They do not live in the world,
Are not in time and space.
From birth to death hurled
No word do they have, not one
To plant a foot upon,
Were never in any place.

For with names the world was called
Out of the empty air,
With names was built and walled,
Line and circle and square,
Dust and emerald;
Snatched from deceiving death
By the articulate breath.

But these have never trod
Twice the familiar track,
Never never turned back
Into the memoried day.
All is new and near
In the unchanging Here
Of the fifth great day of God,
That shall remain the same,
Never shall pass away.

On the sixth day we came.


Poem published originally in Part I of Edwin Muir’s 1956 collection, One Foot in Eden. I’m reading it in Edwin Muir: Collected Poems 1921 – 1958, 1984 edition (1960).

As mentioned in the previous post, Muir was a Scottish poet; he was born and spent his childhood on Orkney, the island archipelago north of Scotland’s mainland. Thus he is called a Scottish Orcadian poet. Most of his life however, was spent on the (European) continent, in England, and in the vicinities of Glasgow and Edinburgh in Scotland.
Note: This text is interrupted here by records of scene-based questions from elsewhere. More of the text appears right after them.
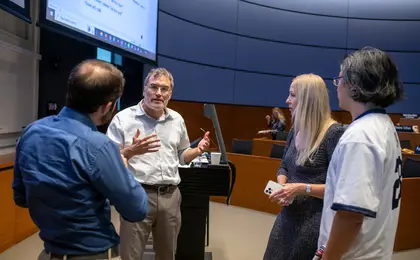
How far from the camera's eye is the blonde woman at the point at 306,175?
1.51 meters

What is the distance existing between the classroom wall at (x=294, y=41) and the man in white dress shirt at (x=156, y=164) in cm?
540

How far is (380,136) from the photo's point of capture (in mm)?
Result: 1022

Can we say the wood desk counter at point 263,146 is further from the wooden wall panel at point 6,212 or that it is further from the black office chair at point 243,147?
the wooden wall panel at point 6,212

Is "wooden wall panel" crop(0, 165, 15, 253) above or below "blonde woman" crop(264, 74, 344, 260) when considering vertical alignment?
below

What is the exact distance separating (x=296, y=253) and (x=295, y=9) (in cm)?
774

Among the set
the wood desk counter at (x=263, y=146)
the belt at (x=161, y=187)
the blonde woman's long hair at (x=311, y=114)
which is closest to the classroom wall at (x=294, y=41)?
the wood desk counter at (x=263, y=146)

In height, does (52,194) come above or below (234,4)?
below

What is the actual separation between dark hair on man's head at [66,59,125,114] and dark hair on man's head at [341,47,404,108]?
2.37ft

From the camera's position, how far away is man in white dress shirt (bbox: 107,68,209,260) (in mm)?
2061

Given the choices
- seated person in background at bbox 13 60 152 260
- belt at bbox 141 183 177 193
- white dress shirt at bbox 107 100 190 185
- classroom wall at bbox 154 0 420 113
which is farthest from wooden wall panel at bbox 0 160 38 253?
classroom wall at bbox 154 0 420 113

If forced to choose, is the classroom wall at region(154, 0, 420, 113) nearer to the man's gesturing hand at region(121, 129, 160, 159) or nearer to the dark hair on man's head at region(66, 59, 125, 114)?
the man's gesturing hand at region(121, 129, 160, 159)

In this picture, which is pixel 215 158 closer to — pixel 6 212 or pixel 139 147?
pixel 139 147

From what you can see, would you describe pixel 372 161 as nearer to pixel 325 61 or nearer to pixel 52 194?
pixel 52 194

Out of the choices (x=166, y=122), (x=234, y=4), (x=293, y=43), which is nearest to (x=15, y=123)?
(x=166, y=122)
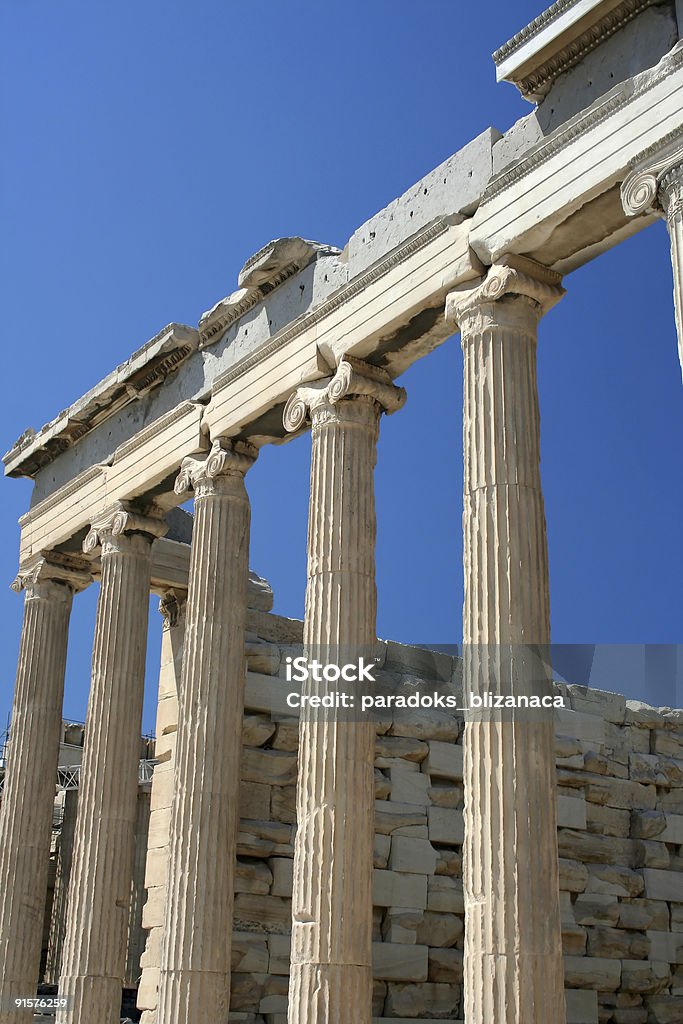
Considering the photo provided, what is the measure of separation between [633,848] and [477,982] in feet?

The problem (if it may be called that) of time engaged Muir’s observations as a persistent backdrop throughout his life, his perspective on it and on our relationship to it evolving through the years. Especially occupying his poetic imagination was our lives’ inherent paradoxes, and the conflicts and contradictions operating within and without us; the poet felt their impact acutely in his life’s diverse experiences.
Muir’s poetry truly blossomed in his later life: all the preceding exacting work in prose, criticism, translation, and earlier poetic efforts, the relationships he forged over years of varied employment, his lifelong sensitivity to life’s personal and social exigencies, all this experience came to slowly coalesce in his poetry during the last quarter of his life, when he was finally able to give this work more concentrated attention. (For some reason it’s considered unusual for a poet to really ‘come into his own’, to write his best poetry, later in life. I’m not sure why this should be; it seems to me that it takes a good part of a lifetime to gain the experience, technical skills, and understanding that would go into great poems. The Muirs spent much of their lives in various locations on the continent, never distant from the colossal political and social upheavals of the 30s and 40s. Working in Prague as Director of the British Institute there, he was in the midst of the February 1948 Communist putsch wherein “…a people whom Muir had seen forgetting the fears bred by the German Occupation were once again engulfed in an atmosphere of terror and mutual suspicion…The atmosphere of hostility and fear was shattering to him. Many of his friends fled the country; others were imprisoned; for those that remained and were at large he could do nothing since contact with him would be dangerous to them.” (from Peter Butter’s biography of Muir, Edwin Muir: Man and Poet, 1966) After finally leaving Prague both he and, particularly, his wife succumbed to a many-weeks-long period of illness. In a 1948 letter to a friend Muir writes, “…I feel at present that I would like leagues and leagues of leisure, for as one gets older the questions that life asks seem to become vaster and vaster and stretch into endlessness. I have got some comfort in the last few weeks in the thought that there is forgiveness in the universe, that everything is not a mere play of forces and wills: I am beginning to understand faintly the Christian idea of forgiveness, very faintly, for it is surely one of the greatest of all ideas…” (quoted in Butter, 213).